If you haven’t read the rules, you may wonder why there are dice. They are only used to determine the strength of an investigator raid. All raids are 1, 2, or 3 dice in strength. You roll the dice, add them together, and that’s the raid*.

So this is a random element, BUT it is also an equalizer, because the raid strength is the same for every single player in the game! Even if I am the person who triggered the raid (which only happens on the cult board), then I get attacked by that same raid, so I need to be ready for it. Sometimes this means I don’t dare unlock a particular Elder Sign, because I couldn’t stand up to the raid it produces. Of course, some other player may make the calculation that the raid would hurt me worse than it does him, and launch the raid before I get to it! That’s life when you’re trying to become the Evil High Priest!

*Although, the advanced way to play the game is to only ever roll 1 die anyway. It’s 1d6 for a 1 gun raid. 1d6 + 6 for a 2 gun raid, and 1d6 + 12 for a 3 gun raid! Look at the alternate rule at the end of the rulebook. It’s the ONLY WAY to play, if you’re a REAL cultist 😉


Okay, now we’re getting into the meaty stretch goals. Once we hit $60,000 in funding, the Black Goat cult board will be included in the CORE GAME as an alternative cult to play with (rather than Cthulhu)!

Just before we launched the Kickstarter, we also released a Black Goat playthrough video, so check it out if you’re interested (it’s on the main KS page, or you can click here).
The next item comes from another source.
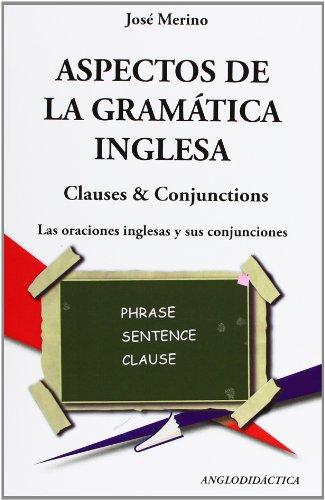 9788493916374: Aspectos de la gramática inglesa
I like it better than the Great Cthulhu video, because I totally won the Black Goat game (but went down to humiliating defeat in Great Cthulhu).

This stretch goal is for EVERYONE who pledges. You don’t need to be on the Dunwich level to gain this board.

How does Black Goat work?

Notable obvious differences from Great Cthulhu are, first, that there is no cult Shoggoth, no Deep One track, and there are two separate Start sites.
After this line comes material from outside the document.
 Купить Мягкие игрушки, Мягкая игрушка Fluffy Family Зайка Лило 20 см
Another big difference is that all of the Investigator Raid sites (except two) also give the player who activates them a free monster. Unfortunately, you don’t get the monster till after the raid is resolved, so it can’t be used to protect you! On the other hand, you’re somewhat protected against the next raid!
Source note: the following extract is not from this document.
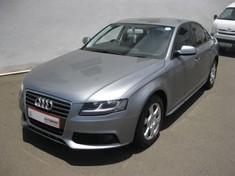 2010 Audi A4 1.8t Ambition Multitronic b8  Northern Cape Kimberley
In general, the Black Goat board gives you lots of cultists (2 cultists for just 5 treasure) and monsters (a monster for just 1 magic), but also, later on, gives you wants to trade in those cultists and monsters for prizes. For example, you can turn in a cultist for heaps of resources, or, late in the game, turn in a monster for two (2) spellbooks! That’s 10 victory points.

One of the Black Goat board considerations is that two of the reusable sites are only available late in the game, and can probably be used only once or twice. One of these is the aforementioned “trade a monster for 2 spellbooks”, which can really skyrocket you to victory, and the other is the infamous Cult Skulk. In our playthrough, we didn’t get to it (in fact, it was the last elder sign we unlocked, thus ending the game), but I have seen it used plenty of times. Here’s what it’s for – it lets you skulk another location on the Black Goat board, and this board’s sites are SO useful, that it is highly worth activating. You could use it to double-up on playing the “trade a magic for a monster” site, thus protecting you against the last attack. Or if you have enough monsters, you can double up on the “trade a monster for 2 spellbooks”. Since cultists aren’t really useful in the last turn or two, you can also just use the “trade a cultist for resources”, since this actually gives you the equivalent of 4 victory points for a cultist, plus 3 cash, which sometimes is enough to give you the most cash, worth another 5 victory points! The only real limitation is that the Cult Skulk is unlocked so late in the game, you usually won’t need it for the “pay 5 cash for 2 cultists” site. But that site is terrific in the early game!

I really like Black Goat. I hope you do too.